**作業内容:** 下記の提示文から、「世間では昔から物件に出物なし、とはよくいうけれど、」で始まり「家探しは、やはりタイミングと総合的な判断が必要になってくる。」で終わる範囲を、両端の語句も含めて一字一句違えずに書き出してください。

**提示文:**

曲がりなりにも間借りする物件に“でも”はなし。
こちとら長年の賃貸生活の身。
引越しの際の面倒は、なんといっても引越し準備や手続きにあるが
まずが良い(自分が求める)物件を探し出すことから始まる。
いろいろ面倒はあるが、同時にそれは楽しいことでもあって、
個人的に引越し自体は嫌いではない。
なにしろ、今はネットなんて便利なツールがある世の中だから、
自分が求める条件で家を探すことはさして骨が折れることでもないし、
むしろ、あれやこれやと考えすぎて
かえって思わぬ迷いが生じてしまうことだってあるぐらいである。
世間では昔から物件に出物なし、とはよくいうけれど、
安い物件には、なにかとウラがあるもので、
近頃では「瑕疵物件(訳あり物件)」、平たく言えば事故物件というやつで
なんらかの事件が起きた部屋であるとか、場合によっては霊的なものが出る、
といった物件だったりする場合もあるから、なにごとも見極めが大事。
家探しは、やはりタイミングと総合的な判断が必要になってくる。
さて、そんな瑕疵物件を借りてしまう男の話をしよう。
ポランスキー『テナント』である。
放題が「恐怖を借りてきた男」。
カルトムービーとまでは言わないが、
長い間、我が国では未公開だった幻のホラー作品である。
ポランスキの傑作ホラーといえば、『反撥』『ローズマリーの赤ちゃん』、
このあたりは、怖い、怖くない、という枠を超えて、
映画としても実に興味深い充実した内容でもあるが、
この『テナント』では、いよいよ主人公トレルコフスキーを
ポランスキー自らが演じている点に注目したい。

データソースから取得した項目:
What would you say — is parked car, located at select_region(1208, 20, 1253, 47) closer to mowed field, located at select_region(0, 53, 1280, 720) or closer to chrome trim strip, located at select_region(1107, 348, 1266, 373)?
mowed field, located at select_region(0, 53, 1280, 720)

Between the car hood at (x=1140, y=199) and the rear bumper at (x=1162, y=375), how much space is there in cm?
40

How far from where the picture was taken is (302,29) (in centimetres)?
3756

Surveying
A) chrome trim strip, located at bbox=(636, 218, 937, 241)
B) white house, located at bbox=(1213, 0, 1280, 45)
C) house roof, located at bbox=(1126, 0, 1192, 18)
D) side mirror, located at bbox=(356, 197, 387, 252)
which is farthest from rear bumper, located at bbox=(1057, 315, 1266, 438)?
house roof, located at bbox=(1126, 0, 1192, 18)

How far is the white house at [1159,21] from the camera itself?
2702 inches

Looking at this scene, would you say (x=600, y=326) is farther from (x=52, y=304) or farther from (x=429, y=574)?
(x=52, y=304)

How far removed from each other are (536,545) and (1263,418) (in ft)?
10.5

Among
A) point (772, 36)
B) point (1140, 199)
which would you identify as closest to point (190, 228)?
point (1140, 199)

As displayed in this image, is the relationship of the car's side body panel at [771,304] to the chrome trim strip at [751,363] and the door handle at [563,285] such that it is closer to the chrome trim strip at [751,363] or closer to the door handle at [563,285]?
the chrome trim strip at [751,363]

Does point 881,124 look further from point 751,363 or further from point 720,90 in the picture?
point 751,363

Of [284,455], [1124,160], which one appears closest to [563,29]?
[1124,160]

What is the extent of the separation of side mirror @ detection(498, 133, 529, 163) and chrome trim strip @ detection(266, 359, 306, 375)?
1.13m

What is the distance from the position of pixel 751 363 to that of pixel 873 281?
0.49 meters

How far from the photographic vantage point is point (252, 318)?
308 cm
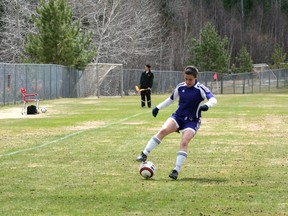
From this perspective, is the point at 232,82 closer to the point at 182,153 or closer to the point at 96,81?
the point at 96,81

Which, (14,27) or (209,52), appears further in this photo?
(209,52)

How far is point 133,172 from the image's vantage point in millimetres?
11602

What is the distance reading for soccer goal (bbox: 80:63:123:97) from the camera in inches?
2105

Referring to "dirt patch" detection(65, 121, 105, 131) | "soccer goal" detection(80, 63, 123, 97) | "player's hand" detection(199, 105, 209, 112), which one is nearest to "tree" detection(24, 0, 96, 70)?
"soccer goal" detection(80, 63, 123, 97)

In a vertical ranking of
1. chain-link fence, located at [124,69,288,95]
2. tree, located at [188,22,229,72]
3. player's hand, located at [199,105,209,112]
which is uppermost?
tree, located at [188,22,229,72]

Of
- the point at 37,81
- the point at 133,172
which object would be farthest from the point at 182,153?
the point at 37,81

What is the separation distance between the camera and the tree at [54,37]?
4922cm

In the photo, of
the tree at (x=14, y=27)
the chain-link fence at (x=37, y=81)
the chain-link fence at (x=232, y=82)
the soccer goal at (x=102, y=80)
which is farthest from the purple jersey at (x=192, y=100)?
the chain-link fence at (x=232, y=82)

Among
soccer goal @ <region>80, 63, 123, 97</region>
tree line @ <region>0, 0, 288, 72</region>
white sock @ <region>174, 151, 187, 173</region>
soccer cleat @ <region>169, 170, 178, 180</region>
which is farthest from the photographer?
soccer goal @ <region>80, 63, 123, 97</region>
--
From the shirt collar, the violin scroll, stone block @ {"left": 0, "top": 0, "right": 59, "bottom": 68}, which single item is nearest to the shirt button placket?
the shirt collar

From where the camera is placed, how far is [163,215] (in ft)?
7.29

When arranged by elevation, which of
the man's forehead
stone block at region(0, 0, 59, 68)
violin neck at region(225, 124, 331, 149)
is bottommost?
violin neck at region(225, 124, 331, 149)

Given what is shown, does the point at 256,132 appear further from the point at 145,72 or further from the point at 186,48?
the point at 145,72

**実行結果:**
世間では昔から物件に出物なし、とはよくいうけれど、
安い物件には、なにかとウラがあるもので、
近頃では「瑕疵物件(訳あり物件)」、平たく言えば事故物件というやつで
なんらかの事件が起きた部屋であるとか、場合によっては霊的なものが出る、
といった物件だったりする場合もあるから、なにごとも見極めが大事。
家探しは、やはりタイミングと総合的な判断が必要になってくる。